The geometric processing means includes:
Means for inputting the feature point correspondence group and the feature points and calculating a basic matrix;
Means for inputting the basic matrix and internal parameters of the camera and calculating the basic matrix;
Means for inputting the basic matrix and outputting a rotation matrix and a translation vector;
The rotation matrix, the translation vector, the internal parameter, the feature point, and the feature point correspondence group are input, and bundle adjustment is performed so that a reprojection error is minimized, and the rotation matrix, the translation vector, the internal point The image processing apparatus according to any one of claims 1 to 3, further comprising: an optimum parameter solution, an iteration count in optimization, and a means for outputting a reprojection error.

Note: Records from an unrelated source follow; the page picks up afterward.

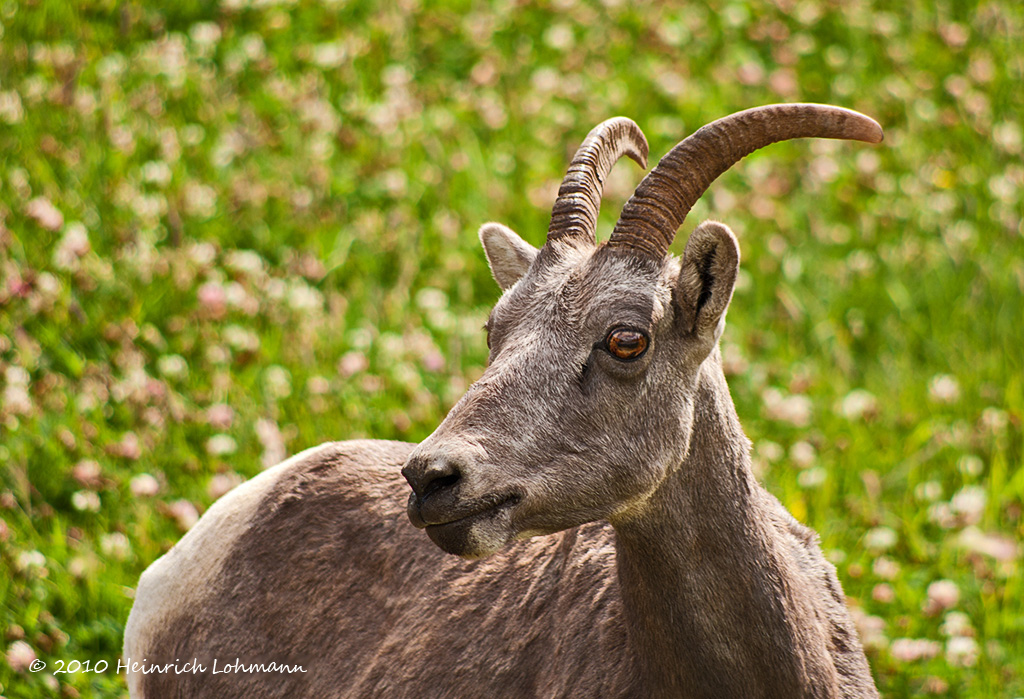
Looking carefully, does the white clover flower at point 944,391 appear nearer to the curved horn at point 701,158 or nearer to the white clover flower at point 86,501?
the curved horn at point 701,158

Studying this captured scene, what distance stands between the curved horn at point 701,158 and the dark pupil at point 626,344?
0.26 meters

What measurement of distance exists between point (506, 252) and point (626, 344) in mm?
815

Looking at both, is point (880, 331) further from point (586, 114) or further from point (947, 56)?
point (947, 56)

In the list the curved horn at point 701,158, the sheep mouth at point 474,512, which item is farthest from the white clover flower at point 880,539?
the sheep mouth at point 474,512

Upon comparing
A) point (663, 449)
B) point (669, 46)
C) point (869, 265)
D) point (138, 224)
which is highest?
point (669, 46)

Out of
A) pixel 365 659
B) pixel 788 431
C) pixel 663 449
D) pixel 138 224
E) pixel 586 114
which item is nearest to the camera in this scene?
pixel 663 449

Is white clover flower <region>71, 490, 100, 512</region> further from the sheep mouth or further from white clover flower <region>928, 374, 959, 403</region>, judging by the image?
white clover flower <region>928, 374, 959, 403</region>

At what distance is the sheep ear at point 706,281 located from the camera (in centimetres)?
285

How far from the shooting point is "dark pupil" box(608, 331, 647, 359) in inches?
112

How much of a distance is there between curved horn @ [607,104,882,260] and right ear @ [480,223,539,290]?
1.85ft

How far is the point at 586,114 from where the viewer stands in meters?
8.08

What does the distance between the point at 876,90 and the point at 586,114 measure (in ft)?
7.75

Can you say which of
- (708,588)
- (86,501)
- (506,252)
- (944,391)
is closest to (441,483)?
(708,588)

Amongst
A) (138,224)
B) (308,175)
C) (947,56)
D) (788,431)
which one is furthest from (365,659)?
(947,56)
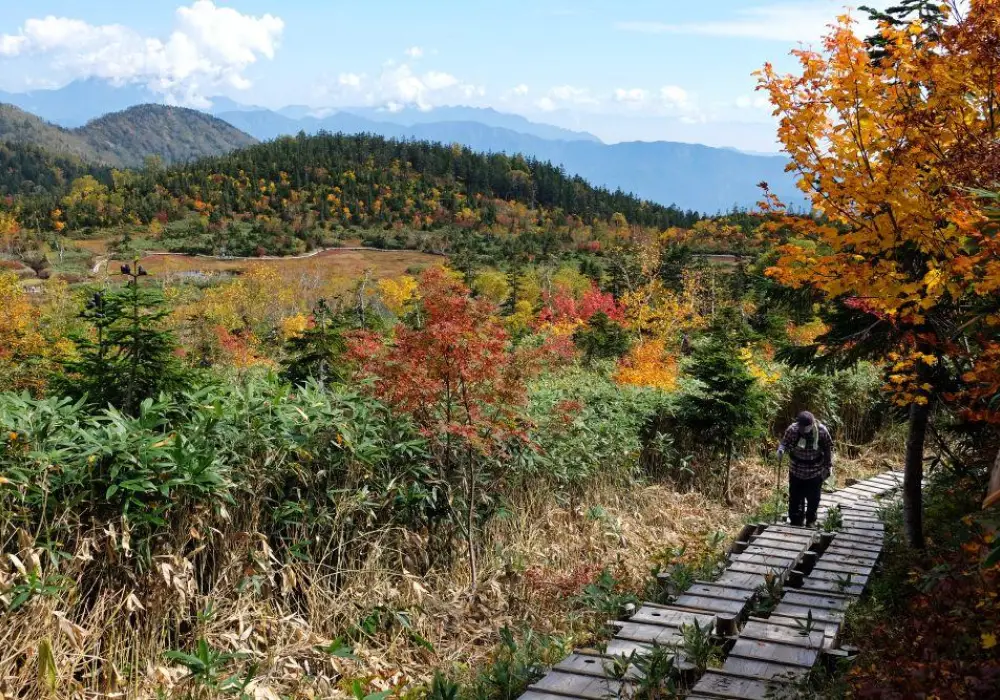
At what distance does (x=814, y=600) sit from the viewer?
478 centimetres

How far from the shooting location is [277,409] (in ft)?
16.5

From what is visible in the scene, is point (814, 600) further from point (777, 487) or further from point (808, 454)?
point (777, 487)

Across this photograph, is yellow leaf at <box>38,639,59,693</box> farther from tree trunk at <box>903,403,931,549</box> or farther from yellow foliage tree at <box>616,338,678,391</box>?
yellow foliage tree at <box>616,338,678,391</box>

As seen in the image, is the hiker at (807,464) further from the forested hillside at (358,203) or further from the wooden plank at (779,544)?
the forested hillside at (358,203)

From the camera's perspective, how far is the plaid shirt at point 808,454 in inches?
276

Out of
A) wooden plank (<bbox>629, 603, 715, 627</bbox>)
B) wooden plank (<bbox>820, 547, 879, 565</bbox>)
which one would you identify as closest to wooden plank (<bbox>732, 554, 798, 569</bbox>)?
wooden plank (<bbox>820, 547, 879, 565</bbox>)

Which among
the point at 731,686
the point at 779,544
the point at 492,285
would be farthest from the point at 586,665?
the point at 492,285

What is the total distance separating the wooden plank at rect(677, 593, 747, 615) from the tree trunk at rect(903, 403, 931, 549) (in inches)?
65.7

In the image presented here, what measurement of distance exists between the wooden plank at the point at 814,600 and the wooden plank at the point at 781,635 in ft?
1.97

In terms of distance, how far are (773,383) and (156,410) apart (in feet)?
29.1

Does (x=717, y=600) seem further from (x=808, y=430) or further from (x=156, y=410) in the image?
(x=156, y=410)

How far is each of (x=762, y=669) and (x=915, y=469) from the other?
2.46m

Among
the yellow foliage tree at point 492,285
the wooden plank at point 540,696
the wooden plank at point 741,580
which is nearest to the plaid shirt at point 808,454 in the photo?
the wooden plank at point 741,580

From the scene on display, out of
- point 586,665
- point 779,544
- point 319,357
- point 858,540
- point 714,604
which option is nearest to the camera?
point 586,665
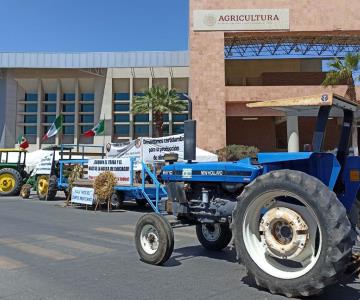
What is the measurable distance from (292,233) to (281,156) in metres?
0.91

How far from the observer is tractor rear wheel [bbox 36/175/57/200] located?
19438mm

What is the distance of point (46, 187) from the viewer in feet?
65.9

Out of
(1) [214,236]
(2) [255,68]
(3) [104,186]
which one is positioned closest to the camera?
(1) [214,236]

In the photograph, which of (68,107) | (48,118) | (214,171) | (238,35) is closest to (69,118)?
(68,107)

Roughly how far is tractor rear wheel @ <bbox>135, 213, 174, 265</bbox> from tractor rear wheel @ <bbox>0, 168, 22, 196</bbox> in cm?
1743

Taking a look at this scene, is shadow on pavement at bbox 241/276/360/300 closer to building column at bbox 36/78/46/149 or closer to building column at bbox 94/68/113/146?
building column at bbox 94/68/113/146

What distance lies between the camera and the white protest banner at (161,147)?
14859mm

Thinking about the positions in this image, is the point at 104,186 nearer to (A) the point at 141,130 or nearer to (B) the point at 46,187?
(B) the point at 46,187

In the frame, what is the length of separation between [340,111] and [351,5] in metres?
28.3

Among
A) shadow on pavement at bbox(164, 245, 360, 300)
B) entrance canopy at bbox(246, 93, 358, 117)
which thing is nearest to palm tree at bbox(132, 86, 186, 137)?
shadow on pavement at bbox(164, 245, 360, 300)

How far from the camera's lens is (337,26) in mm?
30422

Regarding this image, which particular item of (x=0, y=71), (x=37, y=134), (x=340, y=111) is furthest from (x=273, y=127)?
(x=340, y=111)

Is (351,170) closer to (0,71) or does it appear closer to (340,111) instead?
(340,111)

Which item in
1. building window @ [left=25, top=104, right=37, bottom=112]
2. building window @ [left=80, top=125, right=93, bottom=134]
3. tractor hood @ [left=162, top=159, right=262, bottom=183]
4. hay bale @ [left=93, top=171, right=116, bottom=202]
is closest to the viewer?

The geometric processing means includes:
5. The image processing apparatus according to claim 4, wherein a bundle adjustment result for all combinations is input, and a bundle adjustment result for a combination of feature points having the smallest number of iterations is output.

The geometric processing means includes:
Input the result of bundle adjustment performed for all combinations of feature points for all combinations, and output the result of bundle adjustment for the combination of feature points with the smallest reprojection error The image processing apparatus according to claim 4.

An image processing method for estimating camera parameters of a camera that has photographed each of the focus-able images from two focus-ble images that are images with variable depths to be focused and having overlapping regions,
An input step for inputting the two refocus-able images, the number of the refocused image that is the number of divisions of the image focused on a predetermined depth, and the internal parameters of the camera;
An image processing step of detecting and outputting each of the feature points of the focused image and the feature point correspondence group between the focused images from the two focused-able images;
And a geometric processing step of estimating the camera parameter from the feature point correspondence group and the position of the feature point.

An image processing program for causing a computer to function as the image processing apparatus according to claim 1.